# YOUR INSTRUCTIONS:
Retype the text of each of the following records exactly as it appears, leaving out the pictures.

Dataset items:
========================

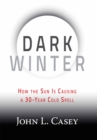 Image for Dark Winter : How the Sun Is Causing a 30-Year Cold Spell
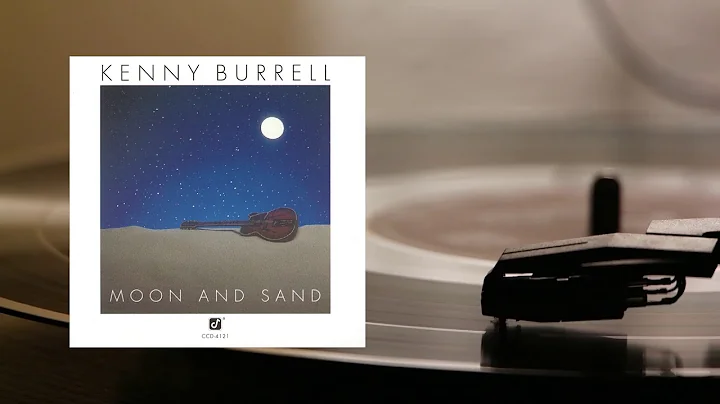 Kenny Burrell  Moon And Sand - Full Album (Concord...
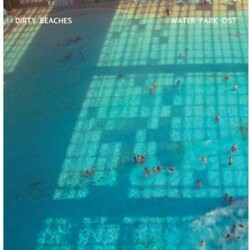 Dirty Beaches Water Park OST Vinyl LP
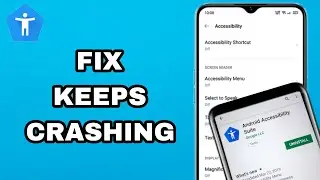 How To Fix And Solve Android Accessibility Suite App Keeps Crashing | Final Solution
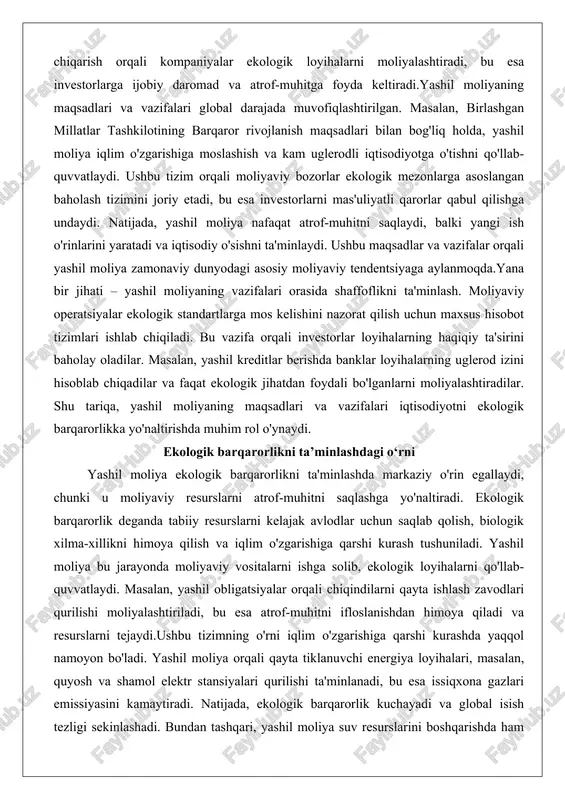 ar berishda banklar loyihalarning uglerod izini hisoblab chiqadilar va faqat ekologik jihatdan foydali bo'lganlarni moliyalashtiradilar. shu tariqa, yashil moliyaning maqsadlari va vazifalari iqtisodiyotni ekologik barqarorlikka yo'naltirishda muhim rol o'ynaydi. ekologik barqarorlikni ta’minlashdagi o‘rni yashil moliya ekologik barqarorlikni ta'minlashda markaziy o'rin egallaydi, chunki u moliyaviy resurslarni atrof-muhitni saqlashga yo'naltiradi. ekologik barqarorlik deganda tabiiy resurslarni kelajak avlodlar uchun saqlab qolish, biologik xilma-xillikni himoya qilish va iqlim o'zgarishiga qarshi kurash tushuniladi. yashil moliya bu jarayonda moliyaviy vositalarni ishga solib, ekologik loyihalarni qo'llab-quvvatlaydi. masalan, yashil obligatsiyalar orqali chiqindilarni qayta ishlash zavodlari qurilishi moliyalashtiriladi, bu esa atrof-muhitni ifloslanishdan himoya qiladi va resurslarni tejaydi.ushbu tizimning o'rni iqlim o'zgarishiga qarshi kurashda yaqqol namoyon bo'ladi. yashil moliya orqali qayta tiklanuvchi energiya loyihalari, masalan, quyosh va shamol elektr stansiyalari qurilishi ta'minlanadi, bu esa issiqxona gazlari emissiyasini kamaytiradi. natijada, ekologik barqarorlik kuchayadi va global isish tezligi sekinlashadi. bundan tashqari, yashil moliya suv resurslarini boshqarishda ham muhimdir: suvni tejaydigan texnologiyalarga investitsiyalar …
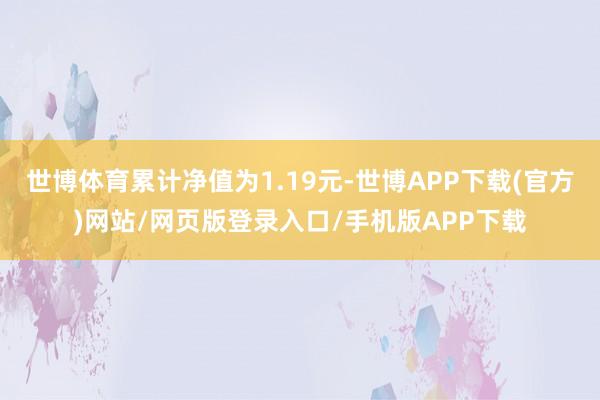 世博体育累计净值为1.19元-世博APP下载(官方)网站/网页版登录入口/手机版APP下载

========================

# REPLY TO THE TASK:
 Image for Dark Winter : How the Sun Is Causing a 30-Year Cold Spell
 Kenny Burrell  Moon And Sand - Full Album (Concord...
 Dirty Beaches Water Park OST Vinyl LP
 How To Fix And Solve Android Accessibility Suite App Keeps Crashing | Final Solution
 ar berishda banklar loyihalarning uglerod izini hisoblab chiqadilar va faqat ekologik jihatdan foydali bo'lganlarni moliyalashtiradilar. shu tariqa, yashil moliyaning maqsadlari va vazifalari iqtisodiyotni ekologik barqarorlikka yo'naltirishda muhim rol o'ynaydi. ekologik barqarorlikni ta’minlashdagi o‘rni yashil moliya ekologik barqarorlikni ta'minlashda markaziy o'rin egallaydi, chunki u moliyaviy resurslarni atrof-muhitni saqlashga yo'naltiradi. ekologik barqarorlik deganda tabiiy resurslarni kelajak avlodlar uchun saqlab qolish, biologik xilma-xillikni himoya qilish va iqlim o'zgarishiga qarshi kurash tushuniladi. yashil moliya bu jarayonda moliyaviy vositalarni ishga solib, ekologik loyihalarni qo'llab-quvvatlaydi. masalan, yashil obligatsiyalar orqali chiqindilarni qayta ishlash zavodlari qurilishi moliyalashtiriladi, bu esa atrof-muhitni ifloslanishdan himoya qiladi va resurslarni tejaydi.ushbu tizimning o'rni iqlim o'zgarishiga qarshi kurashda yaqqol namoyon bo'ladi. yashil moliya orqali qayta tiklanuvchi energiya loyihalari, masalan, quyosh va shamol elektr stansiyalari qurilishi ta'minlanadi, bu esa issiqxona gazlari emissiyasini kamaytiradi. natijada, ekologik barqarorlik kuchayadi va global isish tezligi sekinlashadi. bundan tashqari, yashil moliya suv resurslarini boshqarishda ham muhimdir: suvni tejaydigan texnologiyalarga investitsiyalar …
 世博体育累计净值为1.19元-世博APP下载(官方)网站/网页版登录入口/手机版APP下载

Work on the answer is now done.